[Saved entries]
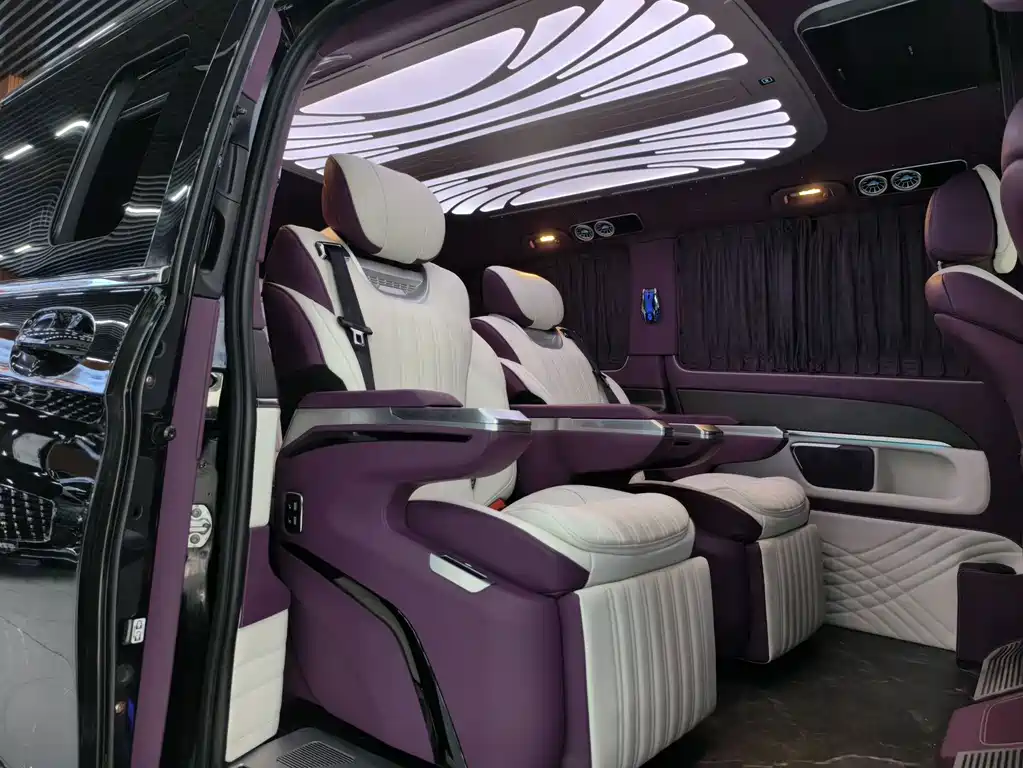 Mercedes-Benz Vito 2017 — фото 13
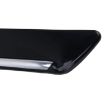Universal Car Bumper Guard Protector Strip Sticker - Set of 4 (Black) - 4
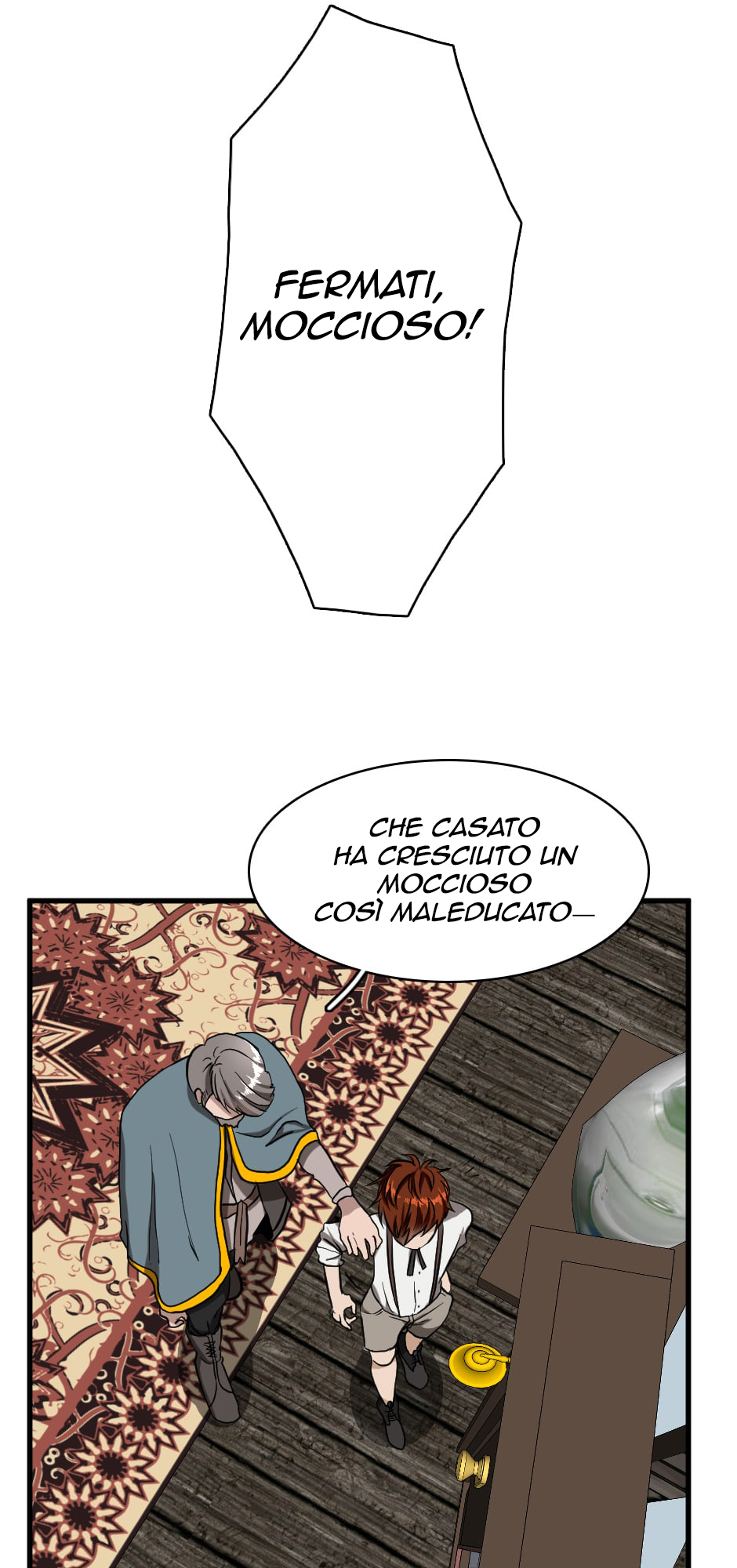 Read The Beginning After the End IT Manga Online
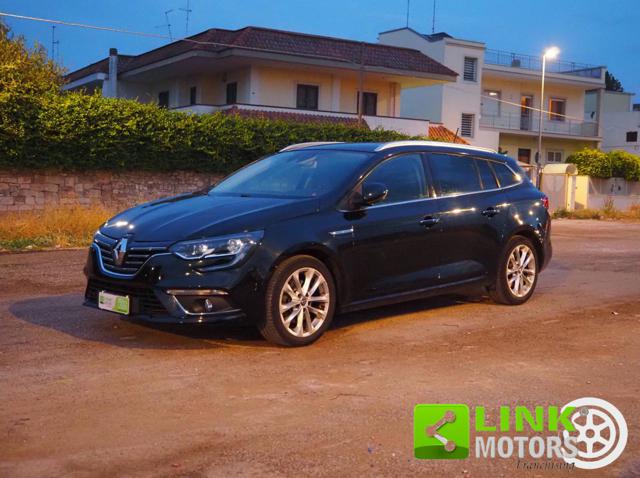 RENAULT Megane usata, con ABS
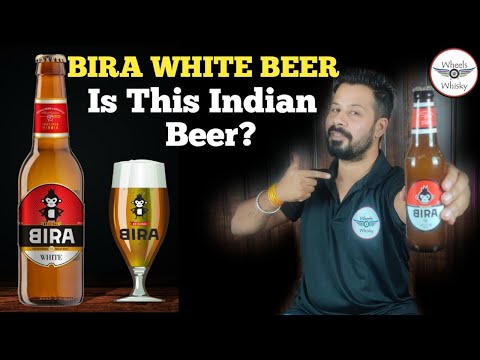 Bira 91 White Beer Review in Hindi| Taste/Nose/Price| Craft Beer|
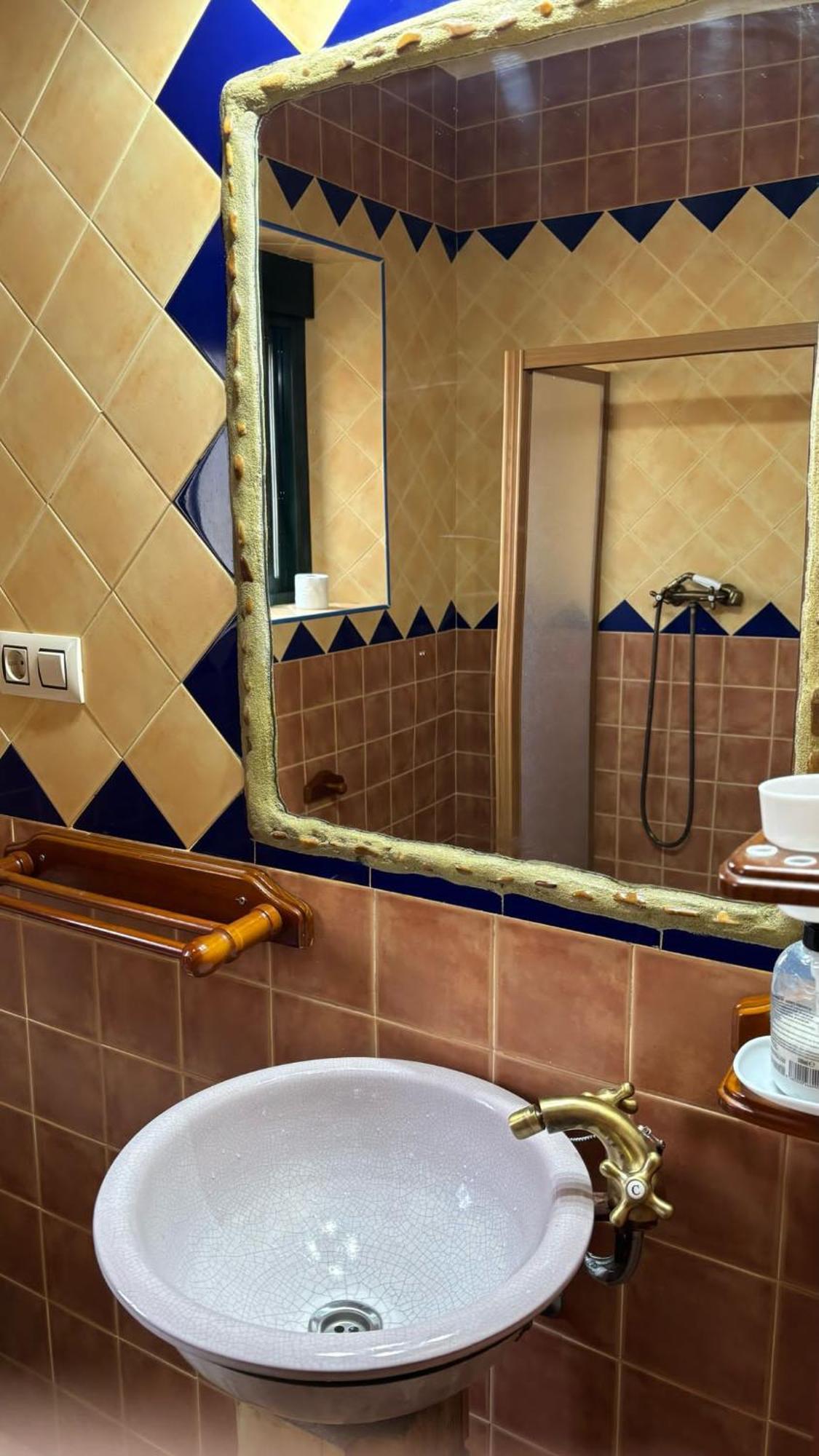 Casas Rurales Los Llanos Fuentes de León Екстериор снимка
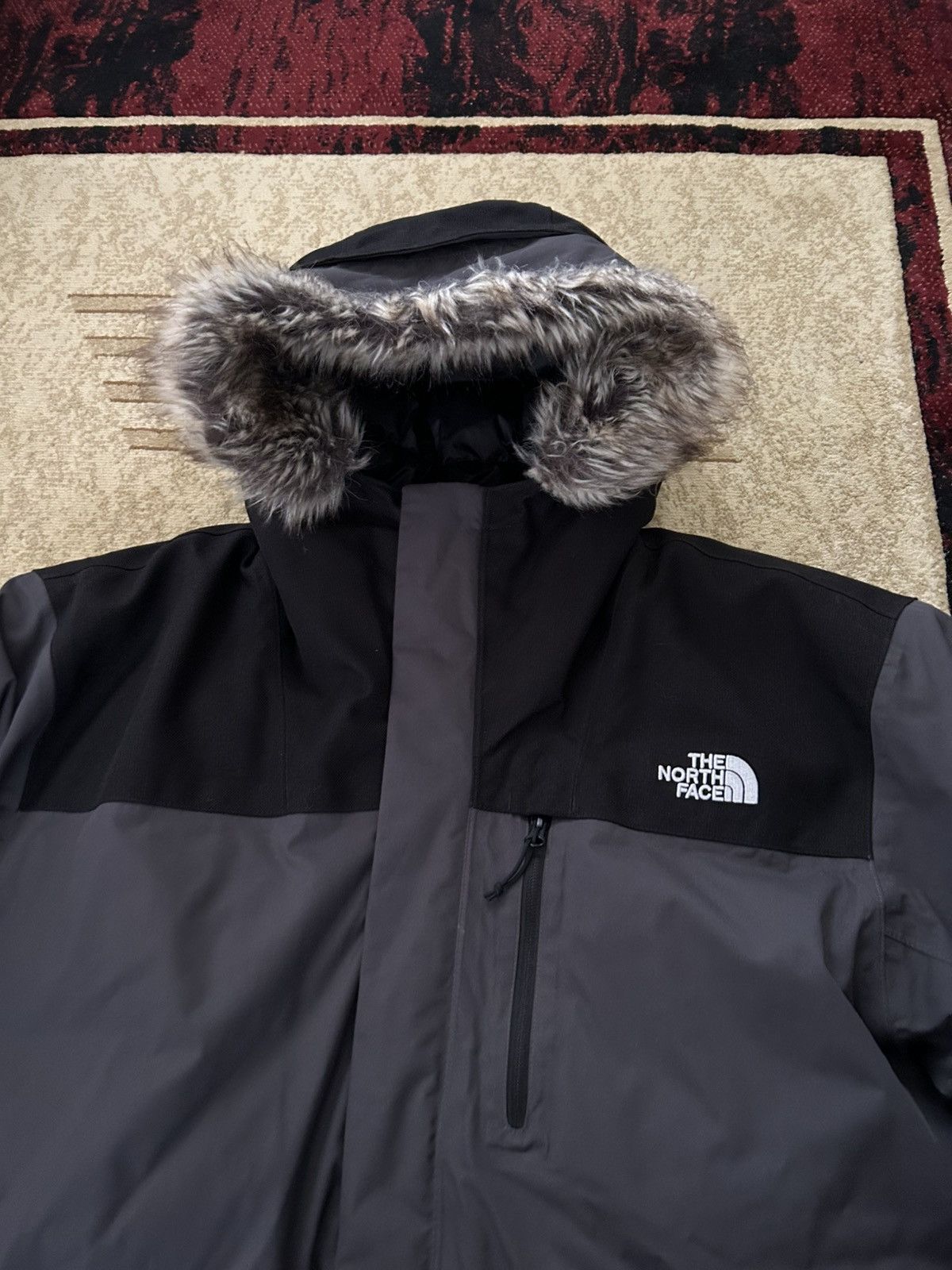 The North Face The North Face Bedford Down Parka Size US XL / EU 56 / 4 - 2 Thumbnail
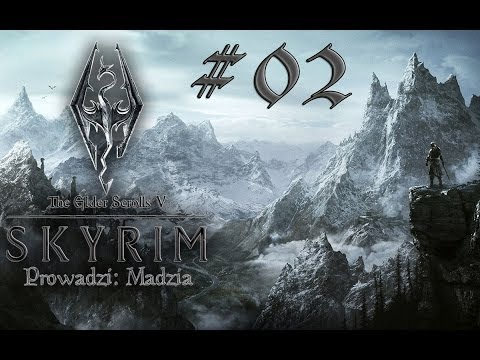 The Elder Scrolls V: Skyrim #02 - I nie ma wampirów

Exercise details
Write out every record above exactly, leaving no picture in the result.

Exercise solution
 Mercedes-Benz Vito 2017 — фото 13
Universal Car Bumper Guard Protector Strip Sticker - Set of 4 (Black) - 4
 Read The Beginning After the End IT Manga Online
 RENAULT Megane usata, con ABS
 Bira 91 White Beer Review in Hindi| Taste/Nose/Price| Craft Beer|
 Casas Rurales Los Llanos Fuentes de León Екстериор снимка
 The North Face The North Face Bedford Down Parka Size US XL / EU 56 / 4 - 2 Thumbnail
 The Elder Scrolls V: Skyrim #02 - I nie ma wampirów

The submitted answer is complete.